*SELECTED PASSAGE*
============
They Still Fly

Filed under:History, Cool — posted by Anwyn on August 12, 2008 @ 8:09 pm

I love B-17s. I love Memphis Belle, I have a framed drawing of the Shoo Shoo Baby, I think the men who flew in them and their near mechanical relatives were a particular class of hero apart. I almost cried the other day describing the scene where John Lithgow tries to raise a cheer for the men of the Belle because they’re going to fly their 25th mission in the morning, only to be slapped down by the superstitious air crews who know it’s bad luck to count chickens before they’ve hatched. And I only got into the discussion in the first place in order to mention Harry Connick’s rendition of “Danny Boy.”

Anyway, there are still a few airworthy B-17s out there. Apparently if you’re in the right place at the right time, you can crawl up the hatch and get a feel for what it was like. Wow.

A Spark of Hope

Filed under:History, Priorities — posted by Anwyn on July 3, 2008 @ 5:41 pm

(The good stuff, not that crap Barry O. is selling.)

I got this link at Hot Air, about bachelorhood. It starts out on how bachelors are likely to accomplish more and greater things in their lives than married men, and frankly, as a devotee of Dorothy L. Sayers and her commentary on that very truth as it applies to women, I was glad to read somebody’s approach to it for men. But still, as I read Christopher Orlet’s (what a great name, no?) list of the “architects of Western Civilization” who were single, I could only think one thing:

“But not Bach. Not Bach.”

Nor, in addition, any of the founders of our own American system of civilization, though of course they were working on and fleshing out premises that had been laid down by many in the list.

I have no trouble believing, generally, that accomplished single people will accomplish more than accomplished married people. But Bach. Bach is the spark of hope that it’s not all one way or the other.

I’ll see if I need to update after reading what is sure to be a twist on Orlet’s theme.
============
*BRIEF*
Please copy out the two blog posts above word for word, from the heading "They Still Fly" through the final sentence.
============
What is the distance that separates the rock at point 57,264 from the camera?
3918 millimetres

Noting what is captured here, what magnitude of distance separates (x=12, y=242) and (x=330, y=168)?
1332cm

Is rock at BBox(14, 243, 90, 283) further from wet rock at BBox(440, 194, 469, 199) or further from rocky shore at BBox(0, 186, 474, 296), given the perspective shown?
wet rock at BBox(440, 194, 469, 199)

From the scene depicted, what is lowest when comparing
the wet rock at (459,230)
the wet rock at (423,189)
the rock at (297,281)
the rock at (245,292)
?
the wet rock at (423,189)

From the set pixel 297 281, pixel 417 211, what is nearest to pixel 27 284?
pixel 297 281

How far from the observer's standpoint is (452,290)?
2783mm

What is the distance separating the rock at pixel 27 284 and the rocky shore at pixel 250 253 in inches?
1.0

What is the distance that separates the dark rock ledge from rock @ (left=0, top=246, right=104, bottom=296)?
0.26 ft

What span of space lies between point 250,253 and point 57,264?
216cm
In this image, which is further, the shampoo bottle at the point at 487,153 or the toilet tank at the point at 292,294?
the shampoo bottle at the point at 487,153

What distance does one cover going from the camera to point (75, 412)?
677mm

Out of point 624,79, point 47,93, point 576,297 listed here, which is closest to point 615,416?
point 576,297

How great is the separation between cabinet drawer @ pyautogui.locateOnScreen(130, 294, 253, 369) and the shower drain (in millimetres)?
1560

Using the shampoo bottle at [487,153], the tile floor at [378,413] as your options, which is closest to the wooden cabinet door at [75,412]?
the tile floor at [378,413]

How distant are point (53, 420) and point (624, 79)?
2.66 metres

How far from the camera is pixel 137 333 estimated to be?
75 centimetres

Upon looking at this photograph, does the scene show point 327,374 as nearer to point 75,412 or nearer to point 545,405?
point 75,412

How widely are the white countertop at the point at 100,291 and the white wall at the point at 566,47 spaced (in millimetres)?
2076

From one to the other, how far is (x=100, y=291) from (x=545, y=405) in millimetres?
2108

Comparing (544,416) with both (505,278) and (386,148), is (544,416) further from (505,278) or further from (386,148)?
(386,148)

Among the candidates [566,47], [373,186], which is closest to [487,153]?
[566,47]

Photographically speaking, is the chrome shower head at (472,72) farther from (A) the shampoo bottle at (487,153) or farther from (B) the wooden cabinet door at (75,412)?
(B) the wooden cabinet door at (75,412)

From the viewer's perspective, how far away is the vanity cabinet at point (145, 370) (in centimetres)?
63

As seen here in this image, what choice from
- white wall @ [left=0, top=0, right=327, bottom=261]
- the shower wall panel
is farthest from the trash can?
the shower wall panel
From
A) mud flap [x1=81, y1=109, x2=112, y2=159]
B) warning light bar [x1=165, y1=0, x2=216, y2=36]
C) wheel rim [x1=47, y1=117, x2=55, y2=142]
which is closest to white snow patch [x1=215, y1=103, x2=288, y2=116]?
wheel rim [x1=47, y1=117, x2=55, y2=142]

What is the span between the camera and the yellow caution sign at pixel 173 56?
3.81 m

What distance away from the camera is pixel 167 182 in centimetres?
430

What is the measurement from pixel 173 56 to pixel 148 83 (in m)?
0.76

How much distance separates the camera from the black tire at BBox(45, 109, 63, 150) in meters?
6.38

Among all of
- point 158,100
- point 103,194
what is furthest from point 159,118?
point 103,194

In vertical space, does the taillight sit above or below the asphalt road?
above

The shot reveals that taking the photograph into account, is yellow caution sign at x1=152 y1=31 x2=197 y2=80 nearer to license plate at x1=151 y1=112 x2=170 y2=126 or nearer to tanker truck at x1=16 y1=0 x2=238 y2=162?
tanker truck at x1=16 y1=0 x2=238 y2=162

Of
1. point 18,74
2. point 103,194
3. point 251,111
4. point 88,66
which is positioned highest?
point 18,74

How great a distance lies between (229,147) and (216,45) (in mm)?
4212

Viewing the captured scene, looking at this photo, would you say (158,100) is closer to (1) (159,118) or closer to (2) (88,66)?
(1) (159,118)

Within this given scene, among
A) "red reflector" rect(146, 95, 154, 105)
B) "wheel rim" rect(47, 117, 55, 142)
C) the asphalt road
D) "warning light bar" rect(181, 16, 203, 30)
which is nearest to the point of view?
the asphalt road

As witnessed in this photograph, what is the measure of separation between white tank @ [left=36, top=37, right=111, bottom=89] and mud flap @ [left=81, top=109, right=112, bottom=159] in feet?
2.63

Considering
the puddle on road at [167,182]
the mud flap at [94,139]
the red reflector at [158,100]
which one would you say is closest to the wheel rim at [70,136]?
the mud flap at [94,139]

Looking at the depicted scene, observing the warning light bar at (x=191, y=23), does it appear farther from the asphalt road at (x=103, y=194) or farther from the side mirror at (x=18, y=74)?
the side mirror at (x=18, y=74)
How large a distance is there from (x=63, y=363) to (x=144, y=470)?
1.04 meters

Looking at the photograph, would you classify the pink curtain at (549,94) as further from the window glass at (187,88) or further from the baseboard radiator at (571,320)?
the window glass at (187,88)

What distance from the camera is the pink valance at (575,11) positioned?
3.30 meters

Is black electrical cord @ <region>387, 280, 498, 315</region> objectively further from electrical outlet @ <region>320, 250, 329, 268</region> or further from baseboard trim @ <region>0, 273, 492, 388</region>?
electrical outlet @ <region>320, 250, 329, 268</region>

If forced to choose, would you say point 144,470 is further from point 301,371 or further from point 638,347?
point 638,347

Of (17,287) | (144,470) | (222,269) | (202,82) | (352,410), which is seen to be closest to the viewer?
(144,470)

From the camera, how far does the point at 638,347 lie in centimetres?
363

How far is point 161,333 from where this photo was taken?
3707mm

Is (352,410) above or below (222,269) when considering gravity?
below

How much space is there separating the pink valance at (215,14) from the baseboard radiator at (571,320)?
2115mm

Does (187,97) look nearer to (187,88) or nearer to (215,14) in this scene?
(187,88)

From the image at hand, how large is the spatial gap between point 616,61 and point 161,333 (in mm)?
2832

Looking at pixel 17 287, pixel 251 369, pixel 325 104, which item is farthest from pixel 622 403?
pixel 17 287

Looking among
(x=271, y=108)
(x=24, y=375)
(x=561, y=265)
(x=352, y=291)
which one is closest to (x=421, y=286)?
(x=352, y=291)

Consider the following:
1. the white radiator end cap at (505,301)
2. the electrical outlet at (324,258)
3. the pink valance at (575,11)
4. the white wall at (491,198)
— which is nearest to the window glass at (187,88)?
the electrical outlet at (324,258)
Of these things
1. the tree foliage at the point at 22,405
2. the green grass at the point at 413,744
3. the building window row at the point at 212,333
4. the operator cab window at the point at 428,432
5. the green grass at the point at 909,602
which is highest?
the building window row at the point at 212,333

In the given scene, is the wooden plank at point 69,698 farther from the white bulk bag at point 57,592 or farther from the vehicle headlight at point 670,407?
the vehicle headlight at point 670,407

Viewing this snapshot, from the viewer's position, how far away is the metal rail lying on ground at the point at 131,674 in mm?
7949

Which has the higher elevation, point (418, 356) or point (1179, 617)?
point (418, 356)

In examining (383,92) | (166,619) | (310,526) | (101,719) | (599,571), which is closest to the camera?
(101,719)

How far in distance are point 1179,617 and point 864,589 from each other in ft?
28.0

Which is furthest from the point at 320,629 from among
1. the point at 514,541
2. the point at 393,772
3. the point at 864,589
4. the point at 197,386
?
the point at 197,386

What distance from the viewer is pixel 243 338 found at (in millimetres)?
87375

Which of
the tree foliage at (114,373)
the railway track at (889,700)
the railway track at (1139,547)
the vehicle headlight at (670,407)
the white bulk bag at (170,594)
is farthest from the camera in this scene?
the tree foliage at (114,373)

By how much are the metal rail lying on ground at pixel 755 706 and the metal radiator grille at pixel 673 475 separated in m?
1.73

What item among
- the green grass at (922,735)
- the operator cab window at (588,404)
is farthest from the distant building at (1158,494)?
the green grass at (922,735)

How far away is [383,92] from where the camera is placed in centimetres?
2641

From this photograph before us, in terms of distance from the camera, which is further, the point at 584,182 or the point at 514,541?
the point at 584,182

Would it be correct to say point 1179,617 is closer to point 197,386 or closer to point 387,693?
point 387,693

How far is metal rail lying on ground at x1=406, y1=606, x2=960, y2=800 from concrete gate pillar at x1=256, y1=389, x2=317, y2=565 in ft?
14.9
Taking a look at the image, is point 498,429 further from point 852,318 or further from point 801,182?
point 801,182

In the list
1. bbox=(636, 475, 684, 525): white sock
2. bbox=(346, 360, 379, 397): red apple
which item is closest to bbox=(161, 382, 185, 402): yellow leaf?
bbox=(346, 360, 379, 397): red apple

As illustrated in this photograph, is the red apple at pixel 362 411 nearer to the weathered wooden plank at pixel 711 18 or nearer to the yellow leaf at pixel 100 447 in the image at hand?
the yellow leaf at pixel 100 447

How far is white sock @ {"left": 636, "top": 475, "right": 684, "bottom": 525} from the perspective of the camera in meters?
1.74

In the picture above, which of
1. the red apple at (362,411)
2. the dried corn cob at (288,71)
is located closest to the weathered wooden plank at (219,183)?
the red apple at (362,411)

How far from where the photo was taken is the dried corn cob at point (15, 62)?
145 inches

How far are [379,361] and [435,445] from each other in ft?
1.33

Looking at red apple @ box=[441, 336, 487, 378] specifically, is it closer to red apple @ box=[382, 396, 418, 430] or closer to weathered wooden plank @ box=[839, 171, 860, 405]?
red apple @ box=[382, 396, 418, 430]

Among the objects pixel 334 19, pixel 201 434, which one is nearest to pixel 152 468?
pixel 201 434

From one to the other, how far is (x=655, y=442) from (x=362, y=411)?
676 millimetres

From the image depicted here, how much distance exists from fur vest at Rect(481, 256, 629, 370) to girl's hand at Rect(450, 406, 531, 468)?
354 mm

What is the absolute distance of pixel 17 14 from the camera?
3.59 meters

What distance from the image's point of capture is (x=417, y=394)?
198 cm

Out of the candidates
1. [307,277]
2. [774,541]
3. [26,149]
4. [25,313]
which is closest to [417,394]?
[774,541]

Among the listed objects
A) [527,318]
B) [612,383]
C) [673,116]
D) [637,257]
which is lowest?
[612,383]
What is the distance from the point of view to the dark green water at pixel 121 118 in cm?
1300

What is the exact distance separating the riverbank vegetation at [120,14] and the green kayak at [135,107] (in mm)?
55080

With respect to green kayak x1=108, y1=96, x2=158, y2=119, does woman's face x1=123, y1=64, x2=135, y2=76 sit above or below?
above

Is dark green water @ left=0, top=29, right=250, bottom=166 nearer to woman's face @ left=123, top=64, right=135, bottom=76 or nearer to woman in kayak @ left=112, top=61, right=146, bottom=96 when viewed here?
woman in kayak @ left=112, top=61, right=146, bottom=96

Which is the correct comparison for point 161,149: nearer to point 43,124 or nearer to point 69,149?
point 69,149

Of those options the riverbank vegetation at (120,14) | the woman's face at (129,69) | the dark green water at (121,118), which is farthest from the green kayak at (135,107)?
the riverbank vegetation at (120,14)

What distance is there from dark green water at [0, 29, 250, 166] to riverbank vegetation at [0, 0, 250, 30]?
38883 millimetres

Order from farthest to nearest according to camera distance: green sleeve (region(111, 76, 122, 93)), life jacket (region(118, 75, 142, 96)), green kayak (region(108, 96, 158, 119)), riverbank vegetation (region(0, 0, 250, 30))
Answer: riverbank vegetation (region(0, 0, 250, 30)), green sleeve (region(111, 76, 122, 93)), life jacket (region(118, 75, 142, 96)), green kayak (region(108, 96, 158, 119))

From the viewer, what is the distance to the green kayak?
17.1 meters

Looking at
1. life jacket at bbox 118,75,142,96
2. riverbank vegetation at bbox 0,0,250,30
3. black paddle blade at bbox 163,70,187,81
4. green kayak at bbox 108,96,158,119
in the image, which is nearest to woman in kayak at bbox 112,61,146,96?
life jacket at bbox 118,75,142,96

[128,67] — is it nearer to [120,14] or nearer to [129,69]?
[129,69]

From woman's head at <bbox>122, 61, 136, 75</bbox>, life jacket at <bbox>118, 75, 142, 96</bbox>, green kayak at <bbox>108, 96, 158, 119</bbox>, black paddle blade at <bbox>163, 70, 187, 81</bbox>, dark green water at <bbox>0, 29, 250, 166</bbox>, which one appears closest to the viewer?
============
*THE SOLUTION*
They Still Fly

Filed under:History, Cool — posted by Anwyn on August 12, 2008 @ 8:09 pm

I love B-17s. I love Memphis Belle, I have a framed drawing of the Shoo Shoo Baby, I think the men who flew in them and their near mechanical relatives were a particular class of hero apart. I almost cried the other day describing the scene where John Lithgow tries to raise a cheer for the men of the Belle because they’re going to fly their 25th mission in the morning, only to be slapped down by the superstitious air crews who know it’s bad luck to count chickens before they’ve hatched. And I only got into the discussion in the first place in order to mention Harry Connick’s rendition of “Danny Boy.”

Anyway, there are still a few airworthy B-17s out there. Apparently if you’re in the right place at the right time, you can crawl up the hatch and get a feel for what it was like. Wow.

A Spark of Hope

Filed under:History, Priorities — posted by Anwyn on July 3, 2008 @ 5:41 pm

(The good stuff, not that crap Barry O. is selling.)

I got this link at Hot Air, about bachelorhood. It starts out on how bachelors are likely to accomplish more and greater things in their lives than married men, and frankly, as a devotee of Dorothy L. Sayers and her commentary on that very truth as it applies to women, I was glad to read somebody’s approach to it for men. But still, as I read Christopher Orlet’s (what a great name, no?) list of the “architects of Western Civilization” who were single, I could only think one thing:

“But not Bach. Not Bach.”

Nor, in addition, any of the founders of our own American system of civilization, though of course they were working on and fleshing out premises that had been laid down by many in the list.

I have no trouble believing, generally, that accomplished single people will accomplish more than accomplished married people. But Bach. Bach is the spark of hope that it’s not all one way or the other.

I’ll see if I need to update after reading what is sure to be a twist on Orlet’s theme.